==== Materials provided ====

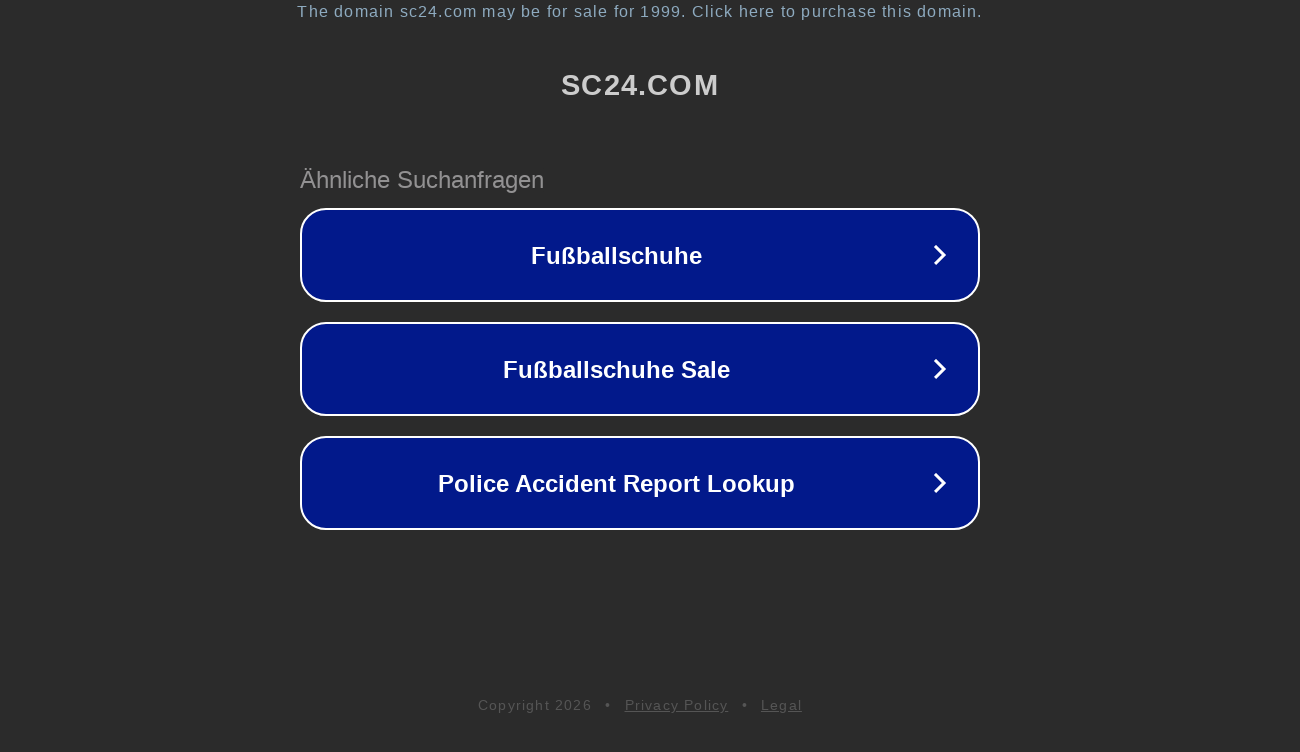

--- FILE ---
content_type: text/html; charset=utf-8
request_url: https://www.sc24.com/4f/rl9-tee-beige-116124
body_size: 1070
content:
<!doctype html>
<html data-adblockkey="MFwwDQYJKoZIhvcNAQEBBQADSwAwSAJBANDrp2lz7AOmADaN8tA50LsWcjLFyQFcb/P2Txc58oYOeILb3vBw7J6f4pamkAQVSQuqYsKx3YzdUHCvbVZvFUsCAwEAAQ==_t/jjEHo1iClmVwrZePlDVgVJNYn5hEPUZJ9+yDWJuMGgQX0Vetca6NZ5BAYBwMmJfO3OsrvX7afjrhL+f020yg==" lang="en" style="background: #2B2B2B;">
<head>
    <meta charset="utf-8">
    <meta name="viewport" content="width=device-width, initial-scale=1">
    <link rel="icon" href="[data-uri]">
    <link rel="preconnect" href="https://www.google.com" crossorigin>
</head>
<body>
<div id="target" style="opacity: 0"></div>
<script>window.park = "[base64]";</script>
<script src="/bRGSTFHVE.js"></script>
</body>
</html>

====
==== Materials provided ====

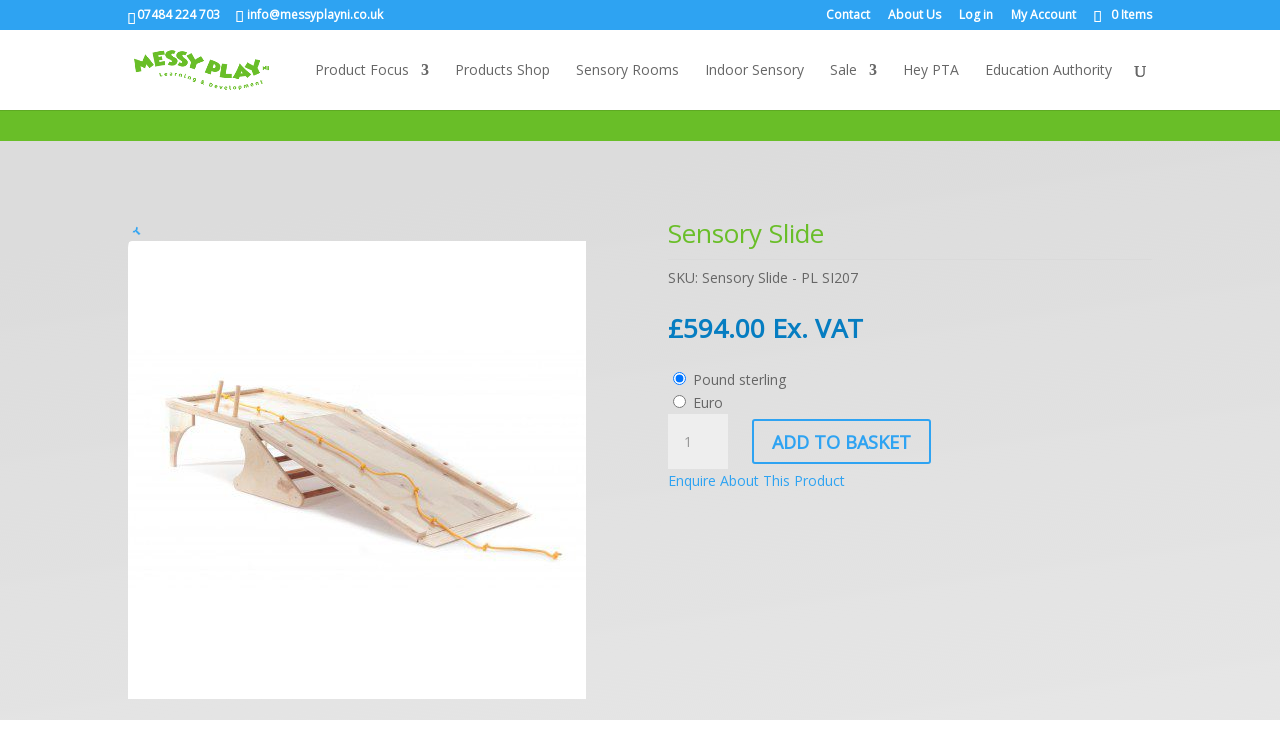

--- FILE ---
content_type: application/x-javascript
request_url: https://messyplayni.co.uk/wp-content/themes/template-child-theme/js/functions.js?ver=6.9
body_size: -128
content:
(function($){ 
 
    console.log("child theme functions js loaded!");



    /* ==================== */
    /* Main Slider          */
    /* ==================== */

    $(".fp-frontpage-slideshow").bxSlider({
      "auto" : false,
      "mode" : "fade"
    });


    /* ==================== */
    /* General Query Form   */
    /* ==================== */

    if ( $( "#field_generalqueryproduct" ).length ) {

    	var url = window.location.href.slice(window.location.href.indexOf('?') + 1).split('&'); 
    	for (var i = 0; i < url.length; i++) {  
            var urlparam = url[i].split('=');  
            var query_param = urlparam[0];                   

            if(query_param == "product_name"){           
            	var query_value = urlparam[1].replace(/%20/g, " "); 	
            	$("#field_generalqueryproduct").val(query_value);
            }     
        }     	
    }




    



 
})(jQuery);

====

The problem> Across the entries above, find each line with the word "link" and please copy it out.

Written solution>
    <link rel="icon" href="[data-uri]">
    <link rel="preconnect" href="https://www.google.com" crossorigin>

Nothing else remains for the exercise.